Microsoft EMET does not cost anything if you already have Windows, so it's a really cost-effective way to reduce the number of compromised systems in your environment. And it is actually really configurable, and you can deploy it in a staggered manner to avoid any problems with compatibility of unstability. But the important thing to do when you're deploying EMET is you need to target some applications first. You can't do everything at once. So great applications to target first with Microsoft EMET are Microsoft Office, your browsers, and also the browser plugins that you're using. Microsoft already has templates for most of these applications that you can deploy to your workstations.

So when I said Microsoft EMET has more than twelve mitigations, that means you can enable or disable them for every application you are going to protect with EMET. This is typically done using group policies so you don't have to do it on every single system. And you can publish different policies with exceptions based on groups or the location of systems in your active directory.

So first, start by protecting these applications on your workstations. You can set EMET to simply observe on systems, or you can set EMET to block attacks. Maybe you want to set it in a mode where it won't prevent anything from being executed, and then you can look at what's happening before you push a configuration that will block activity.

Once EMET gets triggered, it's going to shut down the application where a mitigation was triggered. This generates information in your Windows security logs, which you can use for troubleshooting, but also to be notified of any potential attack going on.
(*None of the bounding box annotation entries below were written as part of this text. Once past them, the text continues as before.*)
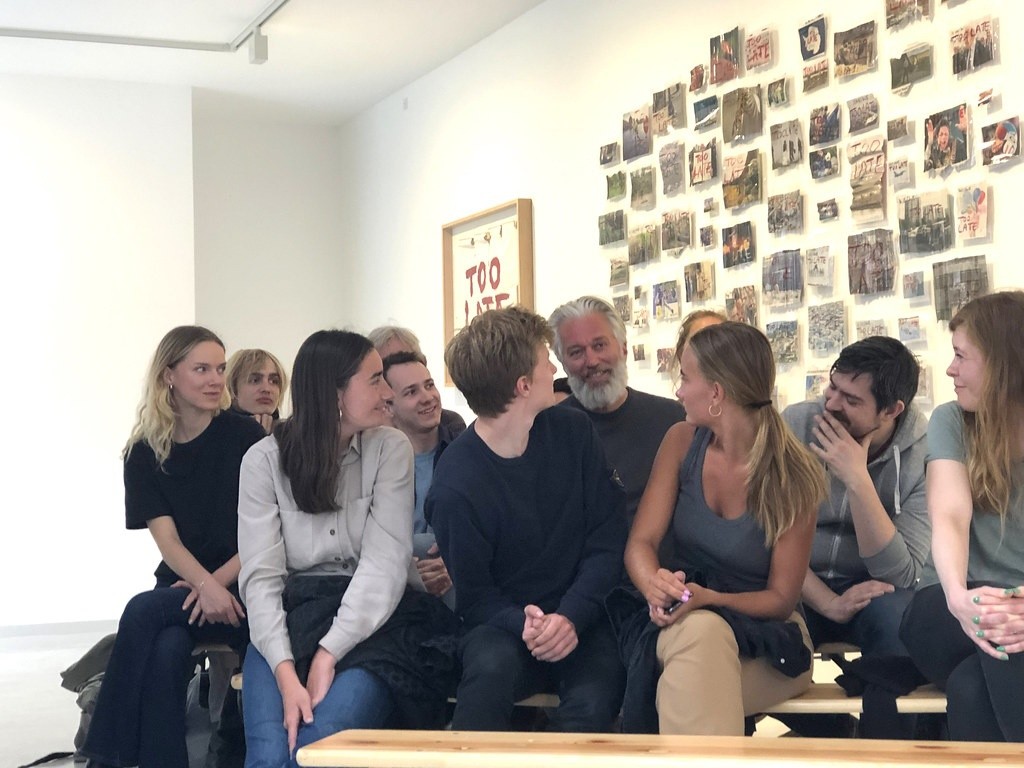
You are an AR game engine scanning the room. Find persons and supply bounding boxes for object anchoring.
[601,21,1018,371]
[675,310,728,360]
[780,336,931,739]
[237,330,412,768]
[78,327,269,768]
[225,348,287,434]
[370,326,466,613]
[622,321,823,736]
[423,305,628,733]
[551,296,686,524]
[899,291,1024,741]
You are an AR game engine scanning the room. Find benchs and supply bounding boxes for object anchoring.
[296,728,1024,768]
[445,682,947,717]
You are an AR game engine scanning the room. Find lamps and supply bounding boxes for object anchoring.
[249,26,269,63]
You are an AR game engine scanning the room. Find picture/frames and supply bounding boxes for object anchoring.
[441,199,536,386]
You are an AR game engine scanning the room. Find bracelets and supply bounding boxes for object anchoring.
[196,574,210,591]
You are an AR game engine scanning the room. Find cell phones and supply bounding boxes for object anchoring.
[664,592,694,614]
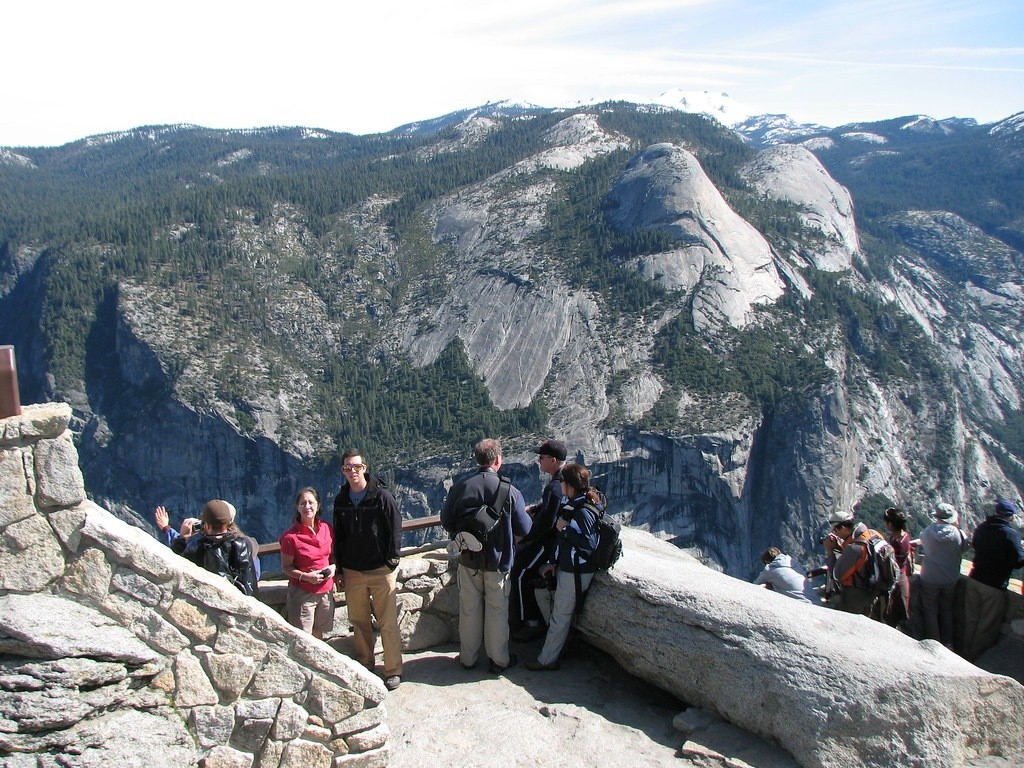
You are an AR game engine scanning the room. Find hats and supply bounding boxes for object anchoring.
[534,440,567,461]
[198,500,232,524]
[222,500,236,520]
[935,503,959,524]
[996,500,1016,516]
[828,511,854,534]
So if many of your users are receiving a link that tries to exploit a vulnerability in Internet Explorer, Internet Explorer will close, and EMET will log this information, allowing you to detect a potentially dangerous situation before the attacker can make a customized version of his exploit to attack your vulnerability.

Most exploits that are in the wild will not work against a computer that has Microsoft EMET protecting this specific application. That doesn't mean that it's impossible to exploit the vulnerability. Someone could always bypass EMET. And it's been done in the past. But most off-the-shelf, easy-to-obtain exploits will not be able to attack this system. This means that you can buy yourself some time while you try to patch these systems for the specific vulnerability that people are using.

Once you've deployed this on your workstations, you should look at servers. Servers can also be protected by EMET. And typically, servers are running fewer different processes on them. So look at your domain controllers, which are extremely sensitive systems that control authentication to all of your systems. By protecting them with EMET, the next time there is a vulnerability affecting a server that's running on it, you might be able to patch it before it gets exploited. And that doesn't cost you anything because Microsoft EMET is freely available.

Once you've used EMET to protect these really common applications and the system services, you can then use EMET specifically to protect any application that you cannot patch. So for example, legacy applications that you know you will be replacing soon and for which there is no support available. When you do this, Microsoft obviously cannot provide a template telling you what mitigation is safe to use or not on these applications. So it is important that you test it well. So you can start by enabling some of the mitigations, testing to see if the stability is effective or not and then enabling more of them. And in some cases, you'll see that a specific mitigation is causing an issue with an application, but you'll still be able to enable EMET with all the other mitigations.

The last thing you should look at with EMET is certificate pinning for Internet Explorer, which can be found in the attack surface reduction, which will allow you to specify what certificate should be expected for, let's say, your internet or your SharePoint servers, preventing any man-in-the-middle attack using a trusted but malicious certificate.